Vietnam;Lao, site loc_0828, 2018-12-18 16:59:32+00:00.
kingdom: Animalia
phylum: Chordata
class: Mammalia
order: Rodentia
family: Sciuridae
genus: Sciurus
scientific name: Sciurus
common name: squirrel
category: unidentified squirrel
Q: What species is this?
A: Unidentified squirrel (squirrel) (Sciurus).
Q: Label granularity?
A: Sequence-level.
■ ■ ■
# ASSIGNED TASK:
Find where "class: Mammalia" occurs in the data, and please write out that line through the last line exactly, with nothing else.

# EXERCISE ANSWER:
class: Mammalia
order: Rodentia
family: Sciuridae
genus: Sciurus
scientific name: Sciurus
common name: squirrel
category: unidentified squirrel
Q: What species is this?
A: Unidentified squirrel (squirrel) (Sciurus).
Q: Label granularity?
A: Sequence-level.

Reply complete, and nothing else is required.